Saved entries
====================

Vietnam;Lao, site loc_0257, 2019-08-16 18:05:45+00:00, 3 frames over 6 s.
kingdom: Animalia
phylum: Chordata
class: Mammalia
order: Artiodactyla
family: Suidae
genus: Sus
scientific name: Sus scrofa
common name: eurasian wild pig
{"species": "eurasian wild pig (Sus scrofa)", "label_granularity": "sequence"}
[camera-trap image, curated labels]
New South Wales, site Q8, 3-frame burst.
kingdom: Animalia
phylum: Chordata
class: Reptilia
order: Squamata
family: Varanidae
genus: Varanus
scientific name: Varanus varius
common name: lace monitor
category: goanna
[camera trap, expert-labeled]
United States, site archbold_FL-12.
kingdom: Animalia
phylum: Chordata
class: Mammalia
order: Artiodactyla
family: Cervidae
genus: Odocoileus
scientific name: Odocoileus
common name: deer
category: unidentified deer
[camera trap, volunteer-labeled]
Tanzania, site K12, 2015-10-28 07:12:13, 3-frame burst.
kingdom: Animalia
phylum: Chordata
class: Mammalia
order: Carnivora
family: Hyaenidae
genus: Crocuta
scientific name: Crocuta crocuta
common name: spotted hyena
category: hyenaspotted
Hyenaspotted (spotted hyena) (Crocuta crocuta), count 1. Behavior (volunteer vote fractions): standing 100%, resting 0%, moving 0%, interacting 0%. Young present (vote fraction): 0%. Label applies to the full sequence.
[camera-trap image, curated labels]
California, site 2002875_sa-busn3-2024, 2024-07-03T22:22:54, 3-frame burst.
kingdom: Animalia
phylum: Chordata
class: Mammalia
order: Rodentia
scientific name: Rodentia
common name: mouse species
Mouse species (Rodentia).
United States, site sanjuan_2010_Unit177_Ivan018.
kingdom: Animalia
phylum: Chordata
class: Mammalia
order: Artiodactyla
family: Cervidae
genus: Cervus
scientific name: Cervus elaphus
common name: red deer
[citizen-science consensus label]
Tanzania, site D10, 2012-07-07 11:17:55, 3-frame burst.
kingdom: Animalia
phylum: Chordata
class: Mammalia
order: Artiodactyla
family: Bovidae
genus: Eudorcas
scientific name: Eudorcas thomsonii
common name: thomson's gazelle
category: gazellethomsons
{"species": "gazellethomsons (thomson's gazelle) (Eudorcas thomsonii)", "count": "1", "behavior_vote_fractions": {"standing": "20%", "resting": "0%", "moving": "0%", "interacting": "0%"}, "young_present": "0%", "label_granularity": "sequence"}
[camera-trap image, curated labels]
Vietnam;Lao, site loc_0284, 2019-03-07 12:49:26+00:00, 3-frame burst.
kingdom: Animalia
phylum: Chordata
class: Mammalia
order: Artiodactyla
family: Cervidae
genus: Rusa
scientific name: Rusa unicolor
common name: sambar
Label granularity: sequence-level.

====================

▶ [Action item]:
Please set down each entry again, word for word.

▶ [Answer to the exercise]:
Vietnam;Lao, site loc_0257, 2019-08-16 18:05:45+00:00, 3 frames over 6 s.
kingdom: Animalia
phylum: Chordata
class: Mammalia
order: Artiodactyla
family: Suidae
genus: Sus
scientific name: Sus scrofa
common name: eurasian wild pig
{"species": "eurasian wild pig (Sus scrofa)", "label_granularity": "sequence"}
[camera-trap image, curated labels]
New South Wales, site Q8, 3-frame burst.
kingdom: Animalia
phylum: Chordata
class: Reptilia
order: Squamata
family: Varanidae
genus: Varanus
scientific name: Varanus varius
common name: lace monitor
category: goanna
[camera trap, expert-labeled]
United States, site archbold_FL-12.
kingdom: Animalia
phylum: Chordata
class: Mammalia
order: Artiodactyla
family: Cervidae
genus: Odocoileus
scientific name: Odocoileus
common name: deer
category: unidentified deer
[camera trap, volunteer-labeled]
Tanzania, site K12, 2015-10-28 07:12:13, 3-frame burst.
kingdom: Animalia
phylum: Chordata
class: Mammalia
order: Carnivora
family: Hyaenidae
genus: Crocuta
scientific name: Crocuta crocuta
common name: spotted hyena
category: hyenaspotted
Hyenaspotted (spotted hyena) (Crocuta crocuta), count 1. Behavior (volunteer vote fractions): standing 100%, resting 0%, moving 0%, interacting 0%. Young present (vote fraction): 0%. Label applies to the full sequence.
[camera-trap image, curated labels]
California, site 2002875_sa-busn3-2024, 2024-07-03T22:22:54, 3-frame burst.
kingdom: Animalia
phylum: Chordata
class: Mammalia
order: Rodentia
scientific name: Rodentia
common name: mouse species
Mouse species (Rodentia).
United States, site sanjuan_2010_Unit177_Ivan018.
kingdom: Animalia
phylum: Chordata
class: Mammalia
order: Artiodactyla
family: Cervidae
genus: Cervus
scientific name: Cervus elaphus
common name: red deer
[citizen-science consensus label]
Tanzania, site D10, 2012-07-07 11:17:55, 3-frame burst.
kingdom: Animalia
phylum: Chordata
class: Mammalia
order: Artiodactyla
family: Bovidae
genus: Eudorcas
scientific name: Eudorcas thomsonii
common name: thomson's gazelle
category: gazellethomsons
{"species": "gazellethomsons (thomson's gazelle) (Eudorcas thomsonii)", "count": "1", "behavior_vote_fractions": {"standing": "20%", "resting": "0%", "moving": "0%", "interacting": "0%"}, "young_present": "0%", "label_granularity": "sequence"}
[camera-trap image, curated labels]
Vietnam;Lao, site loc_0284, 2019-03-07 12:49:26+00:00, 3-frame burst.
kingdom: Animalia
phylum: Chordata
class: Mammalia
order: Artiodactyla
family: Cervidae
genus: Rusa
scientific name: Rusa unicolor
common name: sambar
Label granularity: sequence-level.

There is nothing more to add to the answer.